Ao ler seu discurso diante dos demais chefes de Estado do bloco, Lula argumentou que a continuidade de seu governo seria uma forma de salvaguardar as instituições brasileiras. “Vou concorrer às eleições para garantir que o país se mantenha como um país democrático”, disse.
Pix como vitrine de inclusão financeira
Em meio a investigações de agências dos Estados Unidos que cogitam sobretaxar o Brasil por supostas práticas comerciais desleais, o presidente defendeu o sistema de pagamentos instantâneos nacional. Segundo ele, o Pix é “referência internacional de inclusão financeira e eficiência digital” e pode servir de modelo para uma infraestrutura de pagamentos comum no Mercosul, capaz de reduzir custos e ampliar o uso de moedas locais.

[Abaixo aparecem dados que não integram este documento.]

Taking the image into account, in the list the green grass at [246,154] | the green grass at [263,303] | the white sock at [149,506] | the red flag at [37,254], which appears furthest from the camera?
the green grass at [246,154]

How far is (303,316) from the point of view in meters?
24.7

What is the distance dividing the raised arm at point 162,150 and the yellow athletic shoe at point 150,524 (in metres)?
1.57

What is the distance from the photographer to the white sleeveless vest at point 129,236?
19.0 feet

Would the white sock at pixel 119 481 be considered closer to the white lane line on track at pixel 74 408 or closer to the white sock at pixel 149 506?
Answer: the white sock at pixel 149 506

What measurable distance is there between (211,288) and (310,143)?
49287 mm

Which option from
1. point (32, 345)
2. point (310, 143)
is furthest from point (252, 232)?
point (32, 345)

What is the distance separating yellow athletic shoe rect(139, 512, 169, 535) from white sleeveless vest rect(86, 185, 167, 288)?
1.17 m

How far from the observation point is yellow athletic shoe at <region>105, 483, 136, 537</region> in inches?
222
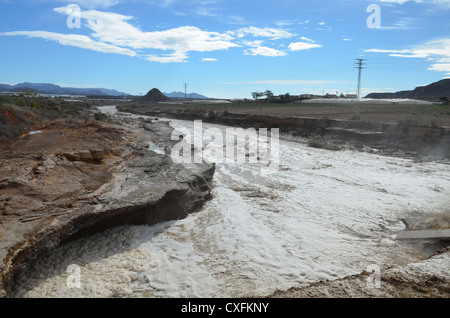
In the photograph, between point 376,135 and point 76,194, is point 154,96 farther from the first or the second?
point 76,194

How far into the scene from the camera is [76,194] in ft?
20.7

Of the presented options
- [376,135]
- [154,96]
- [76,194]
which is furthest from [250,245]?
[154,96]

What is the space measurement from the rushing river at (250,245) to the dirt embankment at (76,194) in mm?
308

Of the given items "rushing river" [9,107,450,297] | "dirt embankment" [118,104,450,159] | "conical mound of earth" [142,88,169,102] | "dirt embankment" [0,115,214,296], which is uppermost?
"conical mound of earth" [142,88,169,102]

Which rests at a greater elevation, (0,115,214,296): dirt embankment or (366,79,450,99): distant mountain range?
(366,79,450,99): distant mountain range

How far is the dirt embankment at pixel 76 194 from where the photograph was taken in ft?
15.7

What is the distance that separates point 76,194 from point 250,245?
3477 mm

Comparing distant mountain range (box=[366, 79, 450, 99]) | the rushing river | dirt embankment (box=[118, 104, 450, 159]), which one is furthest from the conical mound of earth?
the rushing river

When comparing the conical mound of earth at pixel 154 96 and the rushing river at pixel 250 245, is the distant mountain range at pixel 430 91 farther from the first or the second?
the rushing river at pixel 250 245

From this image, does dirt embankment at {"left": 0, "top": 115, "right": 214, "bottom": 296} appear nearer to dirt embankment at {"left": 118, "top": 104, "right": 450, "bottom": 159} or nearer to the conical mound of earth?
dirt embankment at {"left": 118, "top": 104, "right": 450, "bottom": 159}

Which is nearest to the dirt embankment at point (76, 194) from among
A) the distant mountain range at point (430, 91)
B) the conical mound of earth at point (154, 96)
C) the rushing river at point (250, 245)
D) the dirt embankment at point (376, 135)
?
the rushing river at point (250, 245)

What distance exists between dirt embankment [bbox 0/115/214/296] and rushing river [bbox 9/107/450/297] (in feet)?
1.01

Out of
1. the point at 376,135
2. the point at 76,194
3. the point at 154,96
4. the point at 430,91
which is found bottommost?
the point at 76,194

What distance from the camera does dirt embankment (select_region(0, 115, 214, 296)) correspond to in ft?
15.7
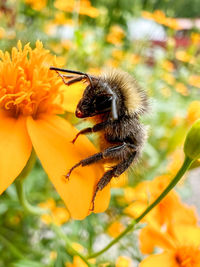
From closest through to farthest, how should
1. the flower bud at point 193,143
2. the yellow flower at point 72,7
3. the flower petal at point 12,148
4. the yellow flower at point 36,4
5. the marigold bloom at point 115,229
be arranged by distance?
the flower petal at point 12,148 → the flower bud at point 193,143 → the marigold bloom at point 115,229 → the yellow flower at point 36,4 → the yellow flower at point 72,7

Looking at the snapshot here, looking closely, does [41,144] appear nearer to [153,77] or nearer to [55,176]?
[55,176]

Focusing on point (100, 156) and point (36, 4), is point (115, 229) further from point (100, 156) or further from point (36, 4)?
point (36, 4)

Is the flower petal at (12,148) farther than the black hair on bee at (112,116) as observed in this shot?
No

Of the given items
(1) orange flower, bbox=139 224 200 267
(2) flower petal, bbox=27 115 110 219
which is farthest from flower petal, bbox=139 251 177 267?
(2) flower petal, bbox=27 115 110 219

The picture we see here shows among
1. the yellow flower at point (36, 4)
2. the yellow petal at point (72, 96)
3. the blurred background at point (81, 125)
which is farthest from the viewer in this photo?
the yellow flower at point (36, 4)

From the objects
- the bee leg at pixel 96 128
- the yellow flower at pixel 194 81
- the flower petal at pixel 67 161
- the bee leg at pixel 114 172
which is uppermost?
the bee leg at pixel 96 128

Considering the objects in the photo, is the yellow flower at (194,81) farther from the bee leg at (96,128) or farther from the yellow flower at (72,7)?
the bee leg at (96,128)

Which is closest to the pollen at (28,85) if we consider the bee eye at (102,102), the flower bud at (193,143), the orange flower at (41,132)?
the orange flower at (41,132)

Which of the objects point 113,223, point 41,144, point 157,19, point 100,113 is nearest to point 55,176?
point 41,144
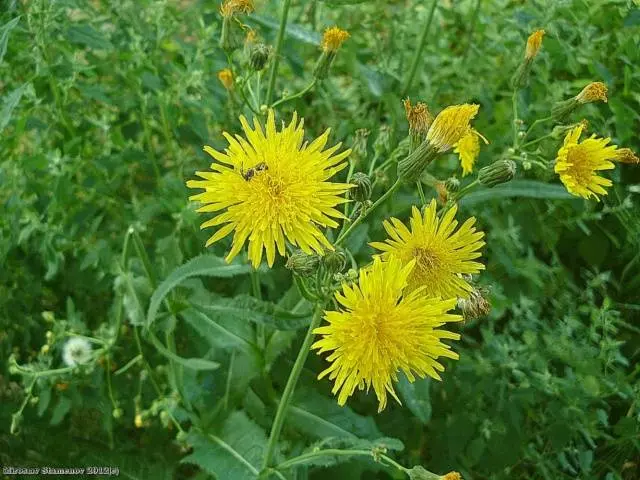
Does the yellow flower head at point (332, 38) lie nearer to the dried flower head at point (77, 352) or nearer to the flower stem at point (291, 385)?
the flower stem at point (291, 385)

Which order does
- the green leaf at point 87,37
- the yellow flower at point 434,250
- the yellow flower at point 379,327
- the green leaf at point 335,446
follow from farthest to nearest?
the green leaf at point 87,37, the green leaf at point 335,446, the yellow flower at point 434,250, the yellow flower at point 379,327

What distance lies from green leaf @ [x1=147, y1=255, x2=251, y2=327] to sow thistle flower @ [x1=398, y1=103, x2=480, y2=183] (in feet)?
1.43

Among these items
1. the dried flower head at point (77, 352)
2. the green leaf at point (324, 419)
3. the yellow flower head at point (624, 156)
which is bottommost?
the dried flower head at point (77, 352)

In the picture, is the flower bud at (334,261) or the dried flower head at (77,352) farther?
the dried flower head at (77,352)

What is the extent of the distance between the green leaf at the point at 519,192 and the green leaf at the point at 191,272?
1.61 feet

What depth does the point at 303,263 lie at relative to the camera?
1145 mm

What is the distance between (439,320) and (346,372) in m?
0.16

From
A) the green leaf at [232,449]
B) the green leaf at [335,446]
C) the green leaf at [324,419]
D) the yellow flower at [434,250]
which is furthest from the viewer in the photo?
the green leaf at [324,419]

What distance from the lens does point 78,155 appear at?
186 centimetres

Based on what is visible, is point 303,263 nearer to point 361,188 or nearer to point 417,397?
point 361,188

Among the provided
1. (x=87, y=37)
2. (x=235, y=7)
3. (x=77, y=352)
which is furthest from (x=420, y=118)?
(x=77, y=352)

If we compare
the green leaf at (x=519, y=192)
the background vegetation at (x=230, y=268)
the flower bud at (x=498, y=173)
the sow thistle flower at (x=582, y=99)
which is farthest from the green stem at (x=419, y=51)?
the flower bud at (x=498, y=173)

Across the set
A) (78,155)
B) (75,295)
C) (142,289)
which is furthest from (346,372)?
(75,295)

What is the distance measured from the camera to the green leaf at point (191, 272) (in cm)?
143
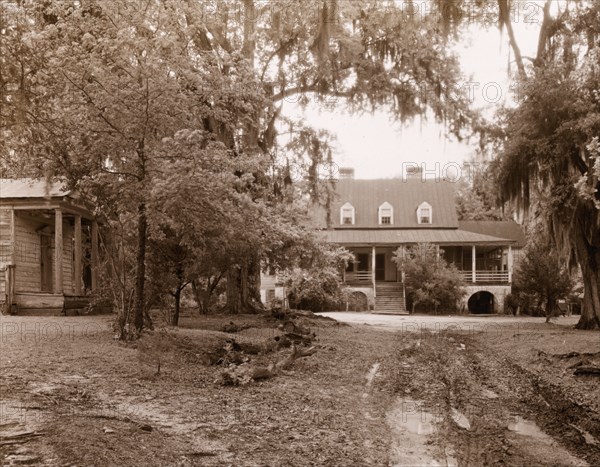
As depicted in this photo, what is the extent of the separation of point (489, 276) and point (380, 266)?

Críticas ao protecionismo e alerta sobre minerais críticos
Sem citar diretamente o ex-presidente norte-americano Donald Trump, Lula voltou a criticar políticas protecionistas e relacionou o tema à instabilidade gerada por guerras que elevam preços de alimentos e energia. Para o brasileiro, a fragmentação econômica global impõe “severos desafios ao comércio, aos investimentos e ao desenvolvimento sustentável”.
Ele também classificou a exploração de minerais estratégicos na América do Sul como questão de “segurança nacional e soberania”, defendendo cadeias produtivas que agreguem maior valor dentro da região.
Aporte de US$ 100 milhões ao FOCEM
Lula anunciou que o Brasil destinará US$ 100 milhões por ano ao Fundo de Convergência Estrutural do Mercosul (FOCEM), principal mecanismo do bloco para diminuir disparidades entre os membros. A nova contribuição reverte proposta anterior que reduziria o fundo para cerca de US$ 30 milhões anuais, medida que encontrara resistência de Paraguai e Uruguai.
Na avaliação do presidente, o Mercosul “continua sendo o principal espaço institucional” em uma América do Sul “cada vez mais polarizada” e, por isso, deve ser protegido “acima de qualquer divergência ideológica”.